» Tekstfragment:
-=-=-=-=-

Spitsspreiding heeft in Nijmegen tot aantoonbaar positieve effecten geleid. Een belangrijke vraag die onbeantwoord blijft is: wie profiteren van die winst?
Voor wie werkt spitsspreiding in onderwijs?
Door: Dennis van Soest, Ramon Peters, Casper Stelling, Maartje van der Aa, MuConsult. Dit artikel is eerder verschenen in Verkeerskunde 3/2021.
Onderwijsinstellingen bevinden zich vaak op een locatie waar veel voorzieningen zijn: de universiteit, hogeschool, mbo, een (academisch) ziekenhuis, et cetera. Dit betekent dat werknemers, bezoekers, inwoners en studenten gebruik maken van dezelfde treinen, bussen, fietsroutes en autowegen om naar dit gebied te reizen. Met als resultaat een dagelijkse stroom met mensen die vooral tijdens de ochtendspits reizen en daardoor zorgen voor een piekbelasting: de hyperspits.
Door het relatief grote aandeel studenten dat reist met het openbaar vervoer, leidt dit al gauw tot capaciteitsproblemen bij de vervoerders. Analyses van ov-gebruik in Nijmegen, Brabant en Limburg tonen aan dat gelijktijdige aanvangstijden van een groot aantal faculteiten een belangrijke oorzaak zijn voor het fenomeen hyperspits.

-=-=-=-=-

» Aangeleverd materiaal:
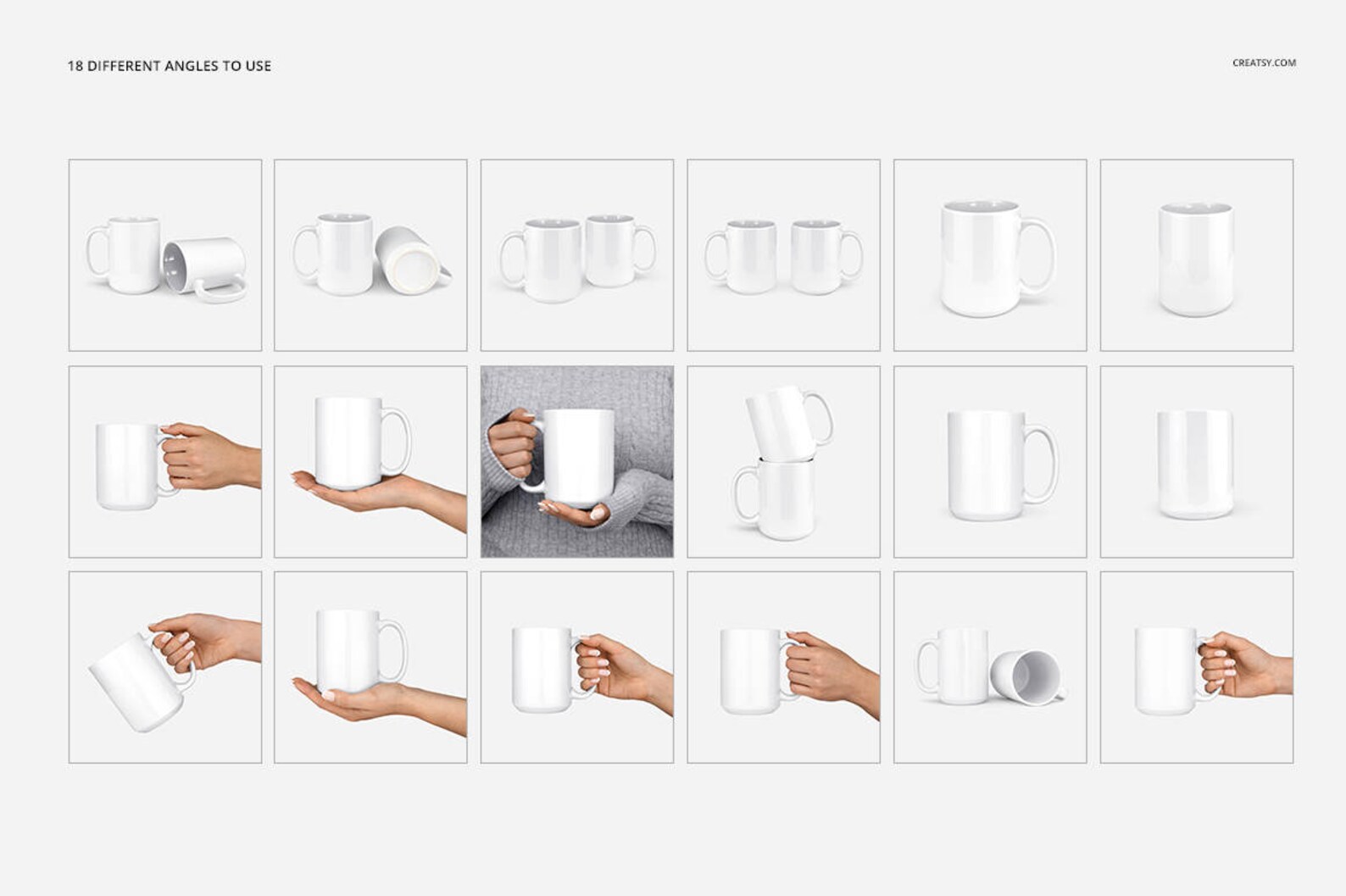 18 DIFFERENT ANGLES TO USE

CREATSY.COM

-=-=-=-=-

» Te beantwoorden vragen:
a – Leg aan de hand van het tekstfragment over spitsspreiding uit waarom de ochtendpiek al gauw tot capaciteitsproblemen bij de vervoerders leidt. Gebruik één tot drie zinnen.
b – Typ uit het tekstfragment over spitsspreiding het stuk van "Onderwijsinstellingen bevinden zich" tot en met "het fenomeen hyperspits." letterlijk over.
c – Wat is volgens analyses van het ov-gebruik in Nijmegen, Brabant en Limburg een belangrijke oorzaak van de hyperspits, zoals vermeld in het tekstfragment over spitsspreiding?

» Antwoorden:
a – Werknemers, bezoekers, inwoners en studenten reizen vooral tijdens de ochtendspits met dezelfde treinen, bussen, fietsroutes en autowegen naar een gebied met veel voorzieningen. Daardoor ontstaat een piekbelasting, de hyperspits. Omdat een relatief groot aandeel studenten met het openbaar vervoer reist, leidt die piek al gauw tot capaciteitsproblemen bij de vervoerders.

b –
Onderwijsinstellingen bevinden zich vaak op een locatie waar veel voorzieningen zijn: de universiteit, hogeschool, mbo, een (academisch) ziekenhuis, et cetera. Dit betekent dat werknemers, bezoekers, inwoners en studenten gebruik maken van dezelfde treinen, bussen, fietsroutes en autowegen om naar dit gebied te reizen. Met als resultaat een dagelijkse stroom met mensen die vooral tijdens de ochtendspits reizen en daardoor zorgen voor een piekbelasting: de hyperspits.
Door het relatief grote aandeel studenten dat reist met het openbaar vervoer, leidt dit al gauw tot capaciteitsproblemen bij de vervoerders. Analyses van ov-gebruik in Nijmegen, Brabant en Limburg tonen aan dat gelijktijdige aanvangstijden van een groot aantal faculteiten een belangrijke oorzaak zijn voor het fenomeen hyperspits.

c – Gelijktijdige aanvangstijden van een groot aantal faculteiten.